I have often wondered why a landlord gets a free ride when property values escalate like they have in the Lower Mainland of late.

I am a landlord also, but I don’t think I should, and I don’t, charge what the traffic can bear.

This is the tenet of the capitalist system, which in many ways is the best system going, but it needs a few tweaks here and there. Rent is one of them.

Just because a property is worth $4 million dollars, that doesn’t mean you should be allowed to charge $20,000 per month. What did you pay for it? If it was $4 million, fair enough, but if it was $1 million, then you should be charging $5,000 per month – plus taxes and expenses, of course.

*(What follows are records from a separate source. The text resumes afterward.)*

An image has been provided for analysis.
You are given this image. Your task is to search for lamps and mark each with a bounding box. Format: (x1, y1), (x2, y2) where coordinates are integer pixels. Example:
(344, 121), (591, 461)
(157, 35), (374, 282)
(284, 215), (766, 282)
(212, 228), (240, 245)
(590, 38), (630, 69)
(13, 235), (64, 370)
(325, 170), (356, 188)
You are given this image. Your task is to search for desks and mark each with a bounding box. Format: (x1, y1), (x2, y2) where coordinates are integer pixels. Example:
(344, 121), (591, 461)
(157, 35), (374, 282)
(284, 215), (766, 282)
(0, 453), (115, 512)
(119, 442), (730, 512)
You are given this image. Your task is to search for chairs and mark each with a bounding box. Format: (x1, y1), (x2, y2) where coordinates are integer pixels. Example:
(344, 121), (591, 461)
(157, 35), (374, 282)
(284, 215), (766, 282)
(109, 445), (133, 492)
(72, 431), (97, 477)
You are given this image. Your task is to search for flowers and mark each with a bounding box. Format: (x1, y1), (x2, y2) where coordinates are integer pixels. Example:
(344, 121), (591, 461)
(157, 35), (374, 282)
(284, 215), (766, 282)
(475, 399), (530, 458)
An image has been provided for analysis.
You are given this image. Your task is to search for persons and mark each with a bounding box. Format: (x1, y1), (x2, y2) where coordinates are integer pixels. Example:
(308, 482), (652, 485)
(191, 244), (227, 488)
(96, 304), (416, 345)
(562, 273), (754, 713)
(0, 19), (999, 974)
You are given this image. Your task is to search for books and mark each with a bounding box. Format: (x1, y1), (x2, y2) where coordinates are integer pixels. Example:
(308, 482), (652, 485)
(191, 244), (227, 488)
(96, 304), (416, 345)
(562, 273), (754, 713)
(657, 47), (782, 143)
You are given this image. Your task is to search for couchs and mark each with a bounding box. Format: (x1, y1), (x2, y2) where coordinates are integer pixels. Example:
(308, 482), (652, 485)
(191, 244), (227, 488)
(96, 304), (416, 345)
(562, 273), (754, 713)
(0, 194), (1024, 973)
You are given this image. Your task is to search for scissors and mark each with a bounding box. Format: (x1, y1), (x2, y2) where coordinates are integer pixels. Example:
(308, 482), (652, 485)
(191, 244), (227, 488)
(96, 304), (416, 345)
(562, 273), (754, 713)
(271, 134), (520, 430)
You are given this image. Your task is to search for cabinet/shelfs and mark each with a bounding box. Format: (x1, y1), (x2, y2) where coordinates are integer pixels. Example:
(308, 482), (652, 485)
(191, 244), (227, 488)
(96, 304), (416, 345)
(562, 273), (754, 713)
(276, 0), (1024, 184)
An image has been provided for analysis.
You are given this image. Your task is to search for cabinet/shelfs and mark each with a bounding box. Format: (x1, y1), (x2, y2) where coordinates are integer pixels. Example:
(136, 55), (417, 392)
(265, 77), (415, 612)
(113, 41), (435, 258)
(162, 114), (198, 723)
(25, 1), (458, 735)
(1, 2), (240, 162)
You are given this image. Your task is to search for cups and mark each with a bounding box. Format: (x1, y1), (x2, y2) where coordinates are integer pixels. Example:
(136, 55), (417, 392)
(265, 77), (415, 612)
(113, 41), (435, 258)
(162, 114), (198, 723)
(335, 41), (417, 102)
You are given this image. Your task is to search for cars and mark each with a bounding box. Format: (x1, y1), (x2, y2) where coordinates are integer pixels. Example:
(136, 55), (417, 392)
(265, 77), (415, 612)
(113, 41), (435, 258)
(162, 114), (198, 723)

That is six per cent return on your investment, and that is very good these days. This is especially important for commercial rent. Because of the pandemic, many businesses cannot survive because their rent is so high and their cash flow is very restricted.

Many families cannot afford the space they need here in the Lower Mainland because of this dilemma. If rents were controlled, as I suggested, then rents would not have escalated like they have. Landlords would just sell their properties at a huge profit then buy another, you say. Well, yes, they could, but they would pay a heck of a lot of capital gains tax and the government could use that money to build affordable housing.

I think this is a much better way to control rents than just fixing a maximum rent increase, which then becomes the minimum, of course.